You know you're obsessed with Big Wolf On Campus when...

* You buy a pineapple, spray paint the top of it black, and name it Merton!

* You create a nickname for yourself in tribute to your favorite charactor. Ex: If you're a girl, and you love Merton, you change your name to Mertina or Merti. If you're female and you like Tommy, your nickname is Tommi or Tammy. If you're a guy and you love Stacey, you can keep the name Stacey (it's also a guy's name), or change it to something like Stanly. If you're male and your favorite charactor is Lori, your new nickname is Larry, etc. Same goes with all other characters.
* You refer to your mom and dad as Sally and Bob.
* You have taped *everything* Danny has been in, including Open Mike with Mike, all episodes of Big Wolf, and you own every movie Danny has appeared in, even if he's only shown in it for 5 minutes. (Same to any other actors in BWOC.)
* You call your friends by various character names off the show.
* You give advice you get from TV.
* You dye your hair (with ONLY Midnight Black from Loreal) and spike it.
* You start writing screenplays about witches, vampires, robots, ect.
* You say, "...but why quibble?" waaay too often.
* You rent a hot tub for a party you throw and beg your little sister to act possessed.
* You pay big guys to bully you around at school.
* Your room look more and more like Merton's everyday.
* You have a coffin backpack... the ACTUAL coffin backpack.
* Your football jersey is #13.
* You love to get "phantom tackled" (even if you just have to pretend).
* You try to make it seem as though your darkest fears is heights, movie characters, being alone, drowning, etc.
* You buy a voo doo doll and try to make someone dance in front of the class.
* You tell you mom to take up news reporting.
* You start a campaign for your dad to run as mayor -- whether he approves or not.
* You search the world in hopes for a Tommy/Merton/Lori/Stacey look-a-like.
* You write to one of the cast members everyday with letters that read "I love you!!" at least a hundred times.
* You've read the reply Danny has given you at least a thousand times.
* You buy a black dog and name it Sparky.
* You fake allergies to cats and dogs, and pretend to be lactoseintolerant, just like Merton.
* You change your middle initial to J. (Merton J. Dingle) or P. (Tommy P. Dawkins) without even knowing what it stands for.
* You can't help that you're pale. You're just... allergic to the sun!
* Your friends know every line Tommy/Merton has ever spoken -- without seeing the show once.
* You devote a club on MSN just to Danny and about pee your pants when he actually joins!

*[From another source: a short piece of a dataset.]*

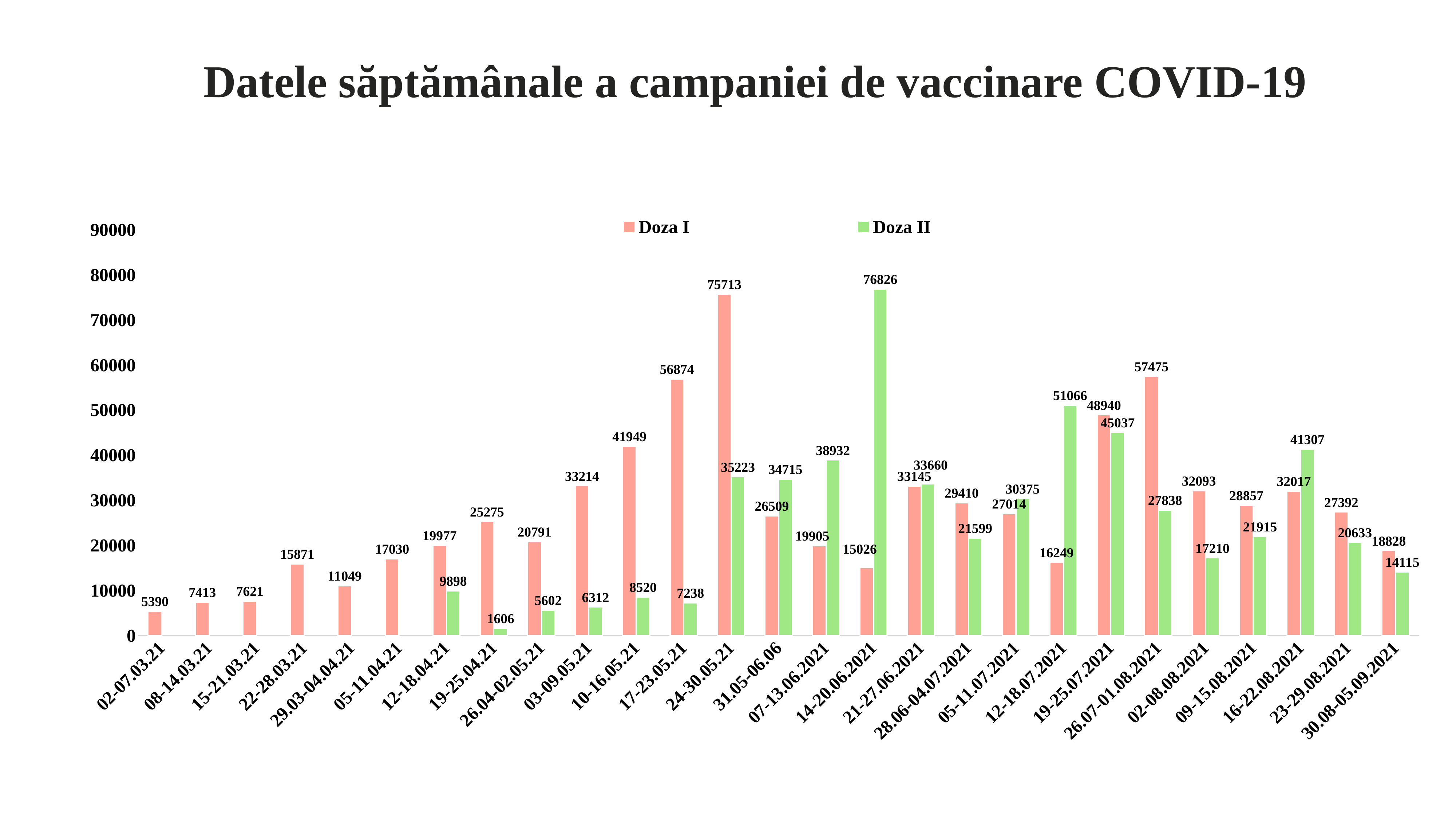
What type of chart is shown on the slide? bar chart What is the Doza I value for the week 24-30.05.21? 75713 What is the Doza II value for the week 14-20.06.2021? 76826 Do the Doza I values rise or fall from 02-07.03.21 to 24-30.05.21? rise How many series does the legend list? 2 How many weekly periods are shown on the x axis? 27 In the week 19-25.07.2021, which is larger, Doza I or Doza II? Doza I Is the Doza I value for the week 17-23.05.21 greater or less than 50000? greater What is the title of the chart? Datele săptămânale a campaniei de vaccinare COVID-19 Which week has the lowest Doza I value? 02-07.03.21 What is the difference between Doza I and Doza II in the week 24-30.05.21? 40490 Which week has the highest Doza II value? 14-20.06.2021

* You name your animals various character names.
* You quote the show at least once a day.
* Your nickname at school is either Tommy, Merton, Lori, Stacey, or anyone else from the show.
* You stay glued to your Lay-Z-Boy to see how long you can sit there before your parents start yelling at you to "take a shower for pete's sake!"
* You stay up countless nights trying to think up pages like this to add to your Big Wolf page.
* You think you really are a werewolf, but you're not quite sure... except for that seasonal change in weight, crazy cravings for chicken (extra rare), and of course loads of shedding all over your friend's lair!!
* You go to school naked with your head in a gym bag thinking only you are invisible, not your clothes... only you're *not* invisible!
* You actually think that Brandon is a real werewolf, because that make-up just looks SO real!
* You critisize other werewolves on shows/in comics because they look nothing like Tommy.
* You get a perm, dye your hair red, grow it out, and volumize it so you look a little more like Stacey.
* You cut your hair short and try to portray Lori's look.
* You use the word "eirgo" and have no clue what it means.
* You join the cheerleading squad and quickly are made the head cheerleader.
* You take up kickboxing, tae kwan do and judo.
* You spend hours on the 'net looking up gothic things you think might spark Merton's interest.
* The cast/crew members have restraining orders against you.
* You use the term 'monsterology,' even though that's not a word.
* You act posessed and try to push your friend down a well.
* You are somewhat of a word fumbler around hot guys/girls.
* You produce a play about Romeo and Juliette, with all of the blood and gore Shakespeare intended.
* You suspect that:
* ...your lunchlady is a witch.
* ...your librarian turns kids into books.
* ...your teacher is a witch.
* ...cablemen will suck you into 3rd-rate sitcoms.
* ...your male nurse practices voo doo.
* ...door-to-door salesmen are soulsuckers.
* ...your school holds a well with a ghost of an almost-murderer.
* ...the nerd in school is actually a demon.
* ...everyone on a motorcycle is a demon hunter.
* ...the dog next door is Cerberus.
* ...any Melissa you will ever meet might just be a Gorgon.